Violence
Rocks Balochistan
By Nirupama Subramanian
30 August, 2006
The
Hindu
ISLAMABAD:
At least four persons were killed in a bomb blast as violence rocked
the Balochistan province of Pakistan for the third straight day on Tuesday
after funeral prayers for the slain Jahmoori Watan Party (JWP) leader
Nawab Akbar Khan Bugti.
The blast in Hub, an industrial
town close to the Sind border and its capital Karachi, also left several
people wounded.
Family, friends, senior political
figures and Bugti tribesmen gathered at a stadium in Quetta, Baloch
capital, and held a ghaibane janaaza, a funeral conducted without the
body.
Politicians present
Talal Bugti, a son of the Nawab, was present, as were tribal leader
Ataullah Mengal, former Chief Minister of the province, and Elahi Buksh
Somroo, former Speaker of the National Assembly.
The Bugti family made it
clear on Monday night that it did not want anyone from the provincial
government, a coalition of the Pakistan Muslim League (Quaid) and the
Muttahida Majlis-e-Amal, to attend.
On the rampage
Soon after the funeral, there was anger against the Government for Bugti's
killing and for the delay in handing over the body to his family.

============================================================

**SET PROBLEM:**
Rewrite the report on violence in Balochistan between "The blast in" and "the National Assembly.", inclusive, changing "stadium" to "sports ground". The records after this report come from a separate source.

============================================================

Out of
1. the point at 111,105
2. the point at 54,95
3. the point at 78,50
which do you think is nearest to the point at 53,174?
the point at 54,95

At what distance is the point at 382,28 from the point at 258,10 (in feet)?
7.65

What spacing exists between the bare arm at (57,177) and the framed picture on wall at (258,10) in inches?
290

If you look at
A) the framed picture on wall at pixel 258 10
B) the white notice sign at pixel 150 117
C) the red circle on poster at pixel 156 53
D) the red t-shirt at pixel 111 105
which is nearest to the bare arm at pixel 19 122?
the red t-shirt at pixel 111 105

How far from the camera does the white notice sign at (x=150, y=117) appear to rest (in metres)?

============================================================

**RESULT OF THE TASK:**
The blast in Hub, an industrial
town close to the Sind border and its capital Karachi, also left several
people wounded.
Family, friends, senior political
figures and Bugti tribesmen gathered at a sports ground in Quetta, Baloch
capital, and held a ghaibane janaaza, a funeral conducted without the
body.
Politicians present
Talal Bugti, a son of the Nawab, was present, as were tribal leader
Ataullah Mengal, former Chief Minister of the province, and Elahi Buksh
Somroo, former Speaker of the National Assembly.